### [MATERIAL PROVIDED]
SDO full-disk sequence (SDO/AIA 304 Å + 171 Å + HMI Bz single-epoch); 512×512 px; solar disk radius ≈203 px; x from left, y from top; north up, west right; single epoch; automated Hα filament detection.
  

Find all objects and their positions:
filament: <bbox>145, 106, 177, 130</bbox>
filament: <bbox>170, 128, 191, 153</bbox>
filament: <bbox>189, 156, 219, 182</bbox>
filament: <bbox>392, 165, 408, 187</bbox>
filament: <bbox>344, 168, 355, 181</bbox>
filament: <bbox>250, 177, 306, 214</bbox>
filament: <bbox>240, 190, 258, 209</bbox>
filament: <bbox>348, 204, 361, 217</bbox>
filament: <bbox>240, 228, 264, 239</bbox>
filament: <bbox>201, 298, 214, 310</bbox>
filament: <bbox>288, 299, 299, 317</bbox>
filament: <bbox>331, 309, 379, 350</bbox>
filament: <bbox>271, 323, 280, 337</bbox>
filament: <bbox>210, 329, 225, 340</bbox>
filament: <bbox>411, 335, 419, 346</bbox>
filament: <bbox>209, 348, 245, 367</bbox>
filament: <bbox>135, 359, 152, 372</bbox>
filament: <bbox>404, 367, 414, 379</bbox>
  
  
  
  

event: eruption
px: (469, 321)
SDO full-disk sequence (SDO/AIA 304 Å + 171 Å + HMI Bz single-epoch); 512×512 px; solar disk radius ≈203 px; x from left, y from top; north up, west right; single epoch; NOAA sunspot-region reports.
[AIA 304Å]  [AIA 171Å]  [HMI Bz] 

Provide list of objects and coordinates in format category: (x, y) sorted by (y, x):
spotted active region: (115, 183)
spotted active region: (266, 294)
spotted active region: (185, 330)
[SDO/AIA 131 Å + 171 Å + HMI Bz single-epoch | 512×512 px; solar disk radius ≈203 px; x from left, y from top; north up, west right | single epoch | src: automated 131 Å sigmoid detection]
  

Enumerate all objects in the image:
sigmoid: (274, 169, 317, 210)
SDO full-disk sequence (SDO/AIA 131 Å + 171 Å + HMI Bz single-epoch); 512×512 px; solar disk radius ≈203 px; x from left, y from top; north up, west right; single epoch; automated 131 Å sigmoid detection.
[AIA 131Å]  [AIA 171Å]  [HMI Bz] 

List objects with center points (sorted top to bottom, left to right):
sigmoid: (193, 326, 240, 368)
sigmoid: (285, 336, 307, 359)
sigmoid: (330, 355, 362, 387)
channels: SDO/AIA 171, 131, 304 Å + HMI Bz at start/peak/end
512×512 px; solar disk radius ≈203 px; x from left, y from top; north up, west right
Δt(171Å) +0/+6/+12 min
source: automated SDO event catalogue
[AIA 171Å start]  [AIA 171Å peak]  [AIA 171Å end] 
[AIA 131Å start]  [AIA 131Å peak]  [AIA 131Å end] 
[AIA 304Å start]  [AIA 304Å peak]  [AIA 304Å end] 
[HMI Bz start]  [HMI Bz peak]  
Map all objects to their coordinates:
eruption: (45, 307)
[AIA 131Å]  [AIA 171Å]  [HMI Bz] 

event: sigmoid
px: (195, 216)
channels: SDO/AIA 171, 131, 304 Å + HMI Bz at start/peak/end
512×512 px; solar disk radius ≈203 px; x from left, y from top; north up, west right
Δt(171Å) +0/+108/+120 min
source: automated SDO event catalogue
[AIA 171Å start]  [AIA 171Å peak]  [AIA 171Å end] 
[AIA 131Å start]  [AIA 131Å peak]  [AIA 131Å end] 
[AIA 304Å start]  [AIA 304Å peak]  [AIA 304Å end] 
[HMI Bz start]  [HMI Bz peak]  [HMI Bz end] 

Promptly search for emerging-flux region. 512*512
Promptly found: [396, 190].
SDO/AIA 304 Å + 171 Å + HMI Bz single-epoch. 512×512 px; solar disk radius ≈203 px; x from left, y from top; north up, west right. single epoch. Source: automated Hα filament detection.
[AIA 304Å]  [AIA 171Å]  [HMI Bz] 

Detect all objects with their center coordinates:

### [TASK GOAL]
Print out the data exactly once more.

### [REPLY]
SDO full-disk sequence (SDO/AIA 304 Å + 171 Å + HMI Bz single-epoch); 512×512 px; solar disk radius ≈203 px; x from left, y from top; north up, west right; single epoch; automated Hα filament detection.
  

Find all objects and their positions:
filament: <bbox>145, 106, 177, 130</bbox>
filament: <bbox>170, 128, 191, 153</bbox>
filament: <bbox>189, 156, 219, 182</bbox>
filament: <bbox>392, 165, 408, 187</bbox>
filament: <bbox>344, 168, 355, 181</bbox>
filament: <bbox>250, 177, 306, 214</bbox>
filament: <bbox>240, 190, 258, 209</bbox>
filament: <bbox>348, 204, 361, 217</bbox>
filament: <bbox>240, 228, 264, 239</bbox>
filament: <bbox>201, 298, 214, 310</bbox>
filament: <bbox>288, 299, 299, 317</bbox>
filament: <bbox>331, 309, 379, 350</bbox>
filament: <bbox>271, 323, 280, 337</bbox>
filament: <bbox>210, 329, 225, 340</bbox>
filament: <bbox>411, 335, 419, 346</bbox>
filament: <bbox>209, 348, 245, 367</bbox>
filament: <bbox>135, 359, 152, 372</bbox>
filament: <bbox>404, 367, 414, 379</bbox>
  
  
  
  

event: eruption
px: (469, 321)
SDO full-disk sequence (SDO/AIA 304 Å + 171 Å + HMI Bz single-epoch); 512×512 px; solar disk radius ≈203 px; x from left, y from top; north up, west right; single epoch; NOAA sunspot-region reports.
[AIA 304Å]  [AIA 171Å]  [HMI Bz] 

Provide list of objects and coordinates in format category: (x, y) sorted by (y, x):
spotted active region: (115, 183)
spotted active region: (266, 294)
spotted active region: (185, 330)
[SDO/AIA 131 Å + 171 Å + HMI Bz single-epoch | 512×512 px; solar disk radius ≈203 px; x from left, y from top; north up, west right | single epoch | src: automated 131 Å sigmoid detection]
  

Enumerate all objects in the image:
sigmoid: (274, 169, 317, 210)
SDO full-disk sequence (SDO/AIA 131 Å + 171 Å + HMI Bz single-epoch); 512×512 px; solar disk radius ≈203 px; x from left, y from top; north up, west right; single epoch; automated 131 Å sigmoid detection.
[AIA 131Å]  [AIA 171Å]  [HMI Bz] 

List objects with center points (sorted top to bottom, left to right):
sigmoid: (193, 326, 240, 368)
sigmoid: (285, 336, 307, 359)
sigmoid: (330, 355, 362, 387)
channels: SDO/AIA 171, 131, 304 Å + HMI Bz at start/peak/end
512×512 px; solar disk radius ≈203 px; x from left, y from top; north up, west right
Δt(171Å) +0/+6/+12 min
source: automated SDO event catalogue
[AIA 171Å start]  [AIA 171Å peak]  [AIA 171Å end] 
[AIA 131Å start]  [AIA 131Å peak]  [AIA 131Å end] 
[AIA 304Å start]  [AIA 304Å peak]  [AIA 304Å end] 
[HMI Bz start]  [HMI Bz peak]  
Map all objects to their coordinates:
eruption: (45, 307)
[AIA 131Å]  [AIA 171Å]  [HMI Bz] 

event: sigmoid
px: (195, 216)
channels: SDO/AIA 171, 131, 304 Å + HMI Bz at start/peak/end
512×512 px; solar disk radius ≈203 px; x from left, y from top; north up, west right
Δt(171Å) +0/+108/+120 min
source: automated SDO event catalogue
[AIA 171Å start]  [AIA 171Å peak]  [AIA 171Å end] 
[AIA 131Å start]  [AIA 131Å peak]  [AIA 131Å end] 
[AIA 304Å start]  [AIA 304Å peak]  [AIA 304Å end] 
[HMI Bz start]  [HMI Bz peak]  [HMI Bz end] 

Promptly search for emerging-flux region. 512*512
Promptly found: [396, 190].
SDO/AIA 304 Å + 171 Å + HMI Bz single-epoch. 512×512 px; solar disk radius ≈203 px; x from left, y from top; north up, west right. single epoch. Source: automated Hα filament detection.
[AIA 304Å]  [AIA 171Å]  [HMI Bz] 

Detect all objects with their center coordinates:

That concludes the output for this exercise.